Locomotiva do atual crescimento econômico, a construção civil é a atividade que mais mata trabalhadores. Em 2009, últimos dados disponíveis no Ministério da Previdência, 395 operários morreram levantando paredes. Na contramão dos indicadores de acidentes no país, que apontam redução, na construção, as ocorrências crescem a cada ano. Em 2007, foram 36,5 mil casos registrados pela Previdência Social em todo o país. Em 2008, saltaram para 52,8 mil e, em 2010, já tinham alcançado 54,6 mil. A explicação da indústria para o aumento dos acidentes é a maior quantidade de obras no país.
Apesar dos números negativos da construção civil, desde 2009, a indústria em geral deixou o posto de campeã de acidentes no Brasil . Impulsionado pelo crescimento econômico e responsável pela maior parte das ofertas das vagas geradas nos últimos anos, o setor de serviços assumiu liderança entre os trabalhadores que mais se acidentaram, com 340.681 ocorrências em 2009 e 331.895 em 2010. Já a atividade industrial registrou 321.171 e 307.620 casos, respectivamente.

Nas oficinas Os estabelecimentos de revendas de carros e oficinas mecânicas são os responsáveis pelo maior número de acidentes na área de serviços — um total de 95,5 mil no ano passado. Em seguida, vêm as atividades de armazenagem e transporte de mercadorias, com 51.934 ocorrências, que também são a segunda colocada em número de mortes.

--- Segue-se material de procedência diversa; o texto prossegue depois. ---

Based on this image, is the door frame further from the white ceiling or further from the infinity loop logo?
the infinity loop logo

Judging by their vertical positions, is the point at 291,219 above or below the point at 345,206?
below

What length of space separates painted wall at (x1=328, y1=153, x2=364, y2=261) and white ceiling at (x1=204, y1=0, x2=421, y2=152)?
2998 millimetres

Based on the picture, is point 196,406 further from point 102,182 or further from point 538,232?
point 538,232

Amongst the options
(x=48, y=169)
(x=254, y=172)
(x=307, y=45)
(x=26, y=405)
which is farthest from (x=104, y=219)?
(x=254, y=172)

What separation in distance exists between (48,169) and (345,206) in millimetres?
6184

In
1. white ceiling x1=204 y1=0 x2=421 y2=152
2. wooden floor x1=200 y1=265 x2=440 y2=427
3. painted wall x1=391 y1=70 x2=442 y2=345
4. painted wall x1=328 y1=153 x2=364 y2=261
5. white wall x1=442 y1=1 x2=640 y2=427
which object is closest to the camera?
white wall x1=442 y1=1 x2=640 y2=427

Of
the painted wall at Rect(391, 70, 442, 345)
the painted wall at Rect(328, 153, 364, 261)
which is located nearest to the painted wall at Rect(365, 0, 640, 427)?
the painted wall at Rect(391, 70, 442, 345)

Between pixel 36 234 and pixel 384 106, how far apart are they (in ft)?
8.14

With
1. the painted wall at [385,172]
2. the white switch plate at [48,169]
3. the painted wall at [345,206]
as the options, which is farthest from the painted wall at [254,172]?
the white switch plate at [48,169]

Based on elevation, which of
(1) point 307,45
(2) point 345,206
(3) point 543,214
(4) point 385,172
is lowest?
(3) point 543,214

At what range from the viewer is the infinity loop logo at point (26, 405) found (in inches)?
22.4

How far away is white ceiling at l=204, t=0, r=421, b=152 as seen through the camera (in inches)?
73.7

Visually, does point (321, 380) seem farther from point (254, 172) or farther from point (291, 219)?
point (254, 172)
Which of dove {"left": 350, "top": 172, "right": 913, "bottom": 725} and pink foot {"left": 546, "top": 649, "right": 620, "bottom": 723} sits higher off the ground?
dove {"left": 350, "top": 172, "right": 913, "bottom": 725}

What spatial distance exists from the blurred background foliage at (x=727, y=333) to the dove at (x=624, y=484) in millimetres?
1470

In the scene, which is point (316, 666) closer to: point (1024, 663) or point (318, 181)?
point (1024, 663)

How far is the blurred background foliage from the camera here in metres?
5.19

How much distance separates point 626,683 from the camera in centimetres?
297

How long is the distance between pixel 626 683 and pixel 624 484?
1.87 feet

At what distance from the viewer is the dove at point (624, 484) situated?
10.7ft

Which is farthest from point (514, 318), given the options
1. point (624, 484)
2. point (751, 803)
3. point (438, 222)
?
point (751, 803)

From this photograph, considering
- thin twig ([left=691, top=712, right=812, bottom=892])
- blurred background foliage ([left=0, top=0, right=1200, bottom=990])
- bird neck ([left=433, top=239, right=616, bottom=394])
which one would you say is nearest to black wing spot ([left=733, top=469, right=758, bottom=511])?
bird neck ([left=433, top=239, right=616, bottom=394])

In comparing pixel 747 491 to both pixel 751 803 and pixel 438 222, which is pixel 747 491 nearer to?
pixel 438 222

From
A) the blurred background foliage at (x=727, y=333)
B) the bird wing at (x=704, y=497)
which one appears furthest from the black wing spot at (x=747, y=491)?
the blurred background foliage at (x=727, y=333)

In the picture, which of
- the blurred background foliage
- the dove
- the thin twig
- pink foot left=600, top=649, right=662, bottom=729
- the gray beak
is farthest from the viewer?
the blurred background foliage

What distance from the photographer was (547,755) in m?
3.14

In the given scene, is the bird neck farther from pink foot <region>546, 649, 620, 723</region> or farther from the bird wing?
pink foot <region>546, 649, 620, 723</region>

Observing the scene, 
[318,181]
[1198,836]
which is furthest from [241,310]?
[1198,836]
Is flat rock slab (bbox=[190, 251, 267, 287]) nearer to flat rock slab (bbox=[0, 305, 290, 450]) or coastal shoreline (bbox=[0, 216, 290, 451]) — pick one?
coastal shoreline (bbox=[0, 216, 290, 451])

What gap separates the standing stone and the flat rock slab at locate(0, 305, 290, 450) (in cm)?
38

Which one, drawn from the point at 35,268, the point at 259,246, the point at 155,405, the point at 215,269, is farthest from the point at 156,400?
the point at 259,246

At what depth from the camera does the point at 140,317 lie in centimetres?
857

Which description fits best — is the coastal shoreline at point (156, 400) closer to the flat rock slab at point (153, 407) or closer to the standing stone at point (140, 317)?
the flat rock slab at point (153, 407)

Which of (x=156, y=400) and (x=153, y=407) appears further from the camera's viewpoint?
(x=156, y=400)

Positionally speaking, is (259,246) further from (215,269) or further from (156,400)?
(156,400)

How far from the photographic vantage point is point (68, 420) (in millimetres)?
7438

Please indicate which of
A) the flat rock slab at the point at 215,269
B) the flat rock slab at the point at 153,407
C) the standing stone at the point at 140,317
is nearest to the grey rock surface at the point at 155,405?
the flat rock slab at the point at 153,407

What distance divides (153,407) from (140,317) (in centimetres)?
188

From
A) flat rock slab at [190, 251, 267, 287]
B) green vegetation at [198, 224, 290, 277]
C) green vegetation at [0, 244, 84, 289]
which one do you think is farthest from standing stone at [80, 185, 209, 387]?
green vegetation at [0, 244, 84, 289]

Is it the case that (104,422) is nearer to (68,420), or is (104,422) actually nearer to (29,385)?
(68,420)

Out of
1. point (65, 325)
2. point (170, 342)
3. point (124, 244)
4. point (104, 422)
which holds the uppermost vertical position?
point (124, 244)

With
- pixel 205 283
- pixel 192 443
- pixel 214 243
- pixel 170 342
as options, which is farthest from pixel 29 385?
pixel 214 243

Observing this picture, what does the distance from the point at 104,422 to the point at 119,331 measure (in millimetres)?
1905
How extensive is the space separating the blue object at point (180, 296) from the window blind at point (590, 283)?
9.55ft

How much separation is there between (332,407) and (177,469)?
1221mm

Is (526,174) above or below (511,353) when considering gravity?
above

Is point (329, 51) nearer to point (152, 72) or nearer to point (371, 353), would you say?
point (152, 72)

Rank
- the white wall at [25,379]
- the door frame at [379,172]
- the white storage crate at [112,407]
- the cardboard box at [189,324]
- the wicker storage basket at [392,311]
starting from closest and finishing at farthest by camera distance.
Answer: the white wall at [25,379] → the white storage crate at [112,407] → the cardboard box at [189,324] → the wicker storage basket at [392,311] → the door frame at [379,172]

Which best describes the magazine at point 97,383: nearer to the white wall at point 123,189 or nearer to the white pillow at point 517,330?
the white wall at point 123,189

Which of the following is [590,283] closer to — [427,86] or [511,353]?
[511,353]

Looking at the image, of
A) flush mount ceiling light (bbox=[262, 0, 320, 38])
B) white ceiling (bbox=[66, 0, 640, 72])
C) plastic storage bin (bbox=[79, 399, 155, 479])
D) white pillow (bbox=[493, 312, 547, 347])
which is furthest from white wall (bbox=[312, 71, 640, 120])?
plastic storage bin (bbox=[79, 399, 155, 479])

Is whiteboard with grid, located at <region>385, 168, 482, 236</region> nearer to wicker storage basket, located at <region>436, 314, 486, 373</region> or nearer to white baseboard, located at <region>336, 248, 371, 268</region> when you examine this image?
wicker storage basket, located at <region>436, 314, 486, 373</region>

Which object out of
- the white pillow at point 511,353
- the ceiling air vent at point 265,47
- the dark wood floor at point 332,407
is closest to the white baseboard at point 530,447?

Afastado por três meses do trabalho, depois que teve tendinite no punho, o operador de máquinas Juliano Augusto Fernandes só foi receber os valores referentes ao afastamento depois que já havia voltado ao trabalho. “Durante três meses, todas as contas foram pagas por minha mulher, que trabalha como vendedora, depende de comissão para retirar em média R$ 1,1 mil”, diz. Isso incluiu prestações fixas de apartamento e carro, além do aluguel e as despesas com alimentação. Durante esses meses, dos R$ 1,2 mil de salário que costumava receber, só teve acesso a R$ 700, o que não foi suficiente para pagar as dívidas: “Isso aconteceu no ano passado e até hoje estamos endividados”.

Culpado
Durante quase 20 anos, de segunda a sábado, José Arnaldo Vargas, 49 anos, trabalhou como instalador de acessórios numa concessionária de veículos em Brasília. Nunca sofrera qualquer acidente. Chegou a integrar a Comissão Interna de Prevenção de Acidentes (Cipa) da empresa por dois anos. Em 9 de fevereiro de 2007, ele foi enterrado com o veredito de culpado. José Arnaldo morreu um dia antes ao ser atingido pelo veículo que consertava junto com um colega, ao despencar do elevador eletromecânico que o sustentava no alto. Os peritos da Polícia Civil concluíram que o equipamento funcionava regularmente e que a culpa foi de Vargas, que não verificou, "no início do içamento", se o veículo estava bem posicionado no elevador. A Justiça do Trabalho acolheu a defesa da concessionária com base no laudo da Polícia Civil e negou a indenização por danos morais pedida pela família.